Cognac
Member
- Joined
- Mar 11, 2020
- Posts
- 283
- Qantas
- Platinum
Look, I get it, it's certainly inconvenient. But it's not a domestic flight. It's an international flight that happens to have a domestic leg that Qantas happens to sell as a separate component if you don't want to travel the entire way from MEL to LHR. It is irrelevant that you are only traveling domestically. If you don't want to have the possibility of customs not being ready, or having to provide ID for a domestic trip, or having to reduce the amount of liquid you can take through security, or [insert_inconvenience_of_choice_here], then don't book an international flight. Do I expect these things to happen? No, and most of the time they don't, but it is a risk that you take when you book an international flight. And at PER it's an even bigger gamble with Qantas because they have their own terminal which operates exactly 6 international flights at the moment (QF9 inbound, QF9 outbound, QF10 inbound, QF10 outbound, QF71, QF72).I would just expect to get off a domestic flight if on gate without being told you are to remain on board while customs arrive. Don't you actually see the irony of this? It's a farce that on a domestic flight (where the majority were in indeed on for this flight) you have to go through a customs point.

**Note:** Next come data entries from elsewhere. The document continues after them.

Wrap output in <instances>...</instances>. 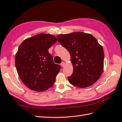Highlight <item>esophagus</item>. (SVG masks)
<instances>
[{
    "label": "esophagus",
    "mask_w": 122,
    "mask_h": 122,
    "mask_svg": "<svg viewBox=\"0 0 122 122\" xmlns=\"http://www.w3.org/2000/svg\"><path fill=\"white\" fill-rule=\"evenodd\" d=\"M61 66L62 67H64L65 66V62H62V63H61Z\"/></svg>",
    "instance_id": "esophagus-1"
}]
</instances>
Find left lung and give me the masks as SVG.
<instances>
[{
    "label": "left lung",
    "instance_id": "8db88e82",
    "mask_svg": "<svg viewBox=\"0 0 122 122\" xmlns=\"http://www.w3.org/2000/svg\"><path fill=\"white\" fill-rule=\"evenodd\" d=\"M57 38L71 54L74 71L67 78L69 83L80 88L93 85L103 71L102 46L92 35L81 32L58 35Z\"/></svg>",
    "mask_w": 122,
    "mask_h": 122
}]
</instances>
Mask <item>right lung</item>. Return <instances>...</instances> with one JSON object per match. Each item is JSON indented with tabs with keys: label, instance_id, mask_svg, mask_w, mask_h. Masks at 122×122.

I realise that this thread is purely about your thoughts on your experience, and that these drawbacks that occurred were not enough to overcome the potential benefits of having international flight services provided (lounges, meals, aircraft type, crew, etc). You mentioned in your original post that you did this as an experiment, which is fine. I'm certainly not trying to convince you to change your opinion of your experience. I just wanted to provide some alternative data for those that aren't satisfied with n=1 as a sample size.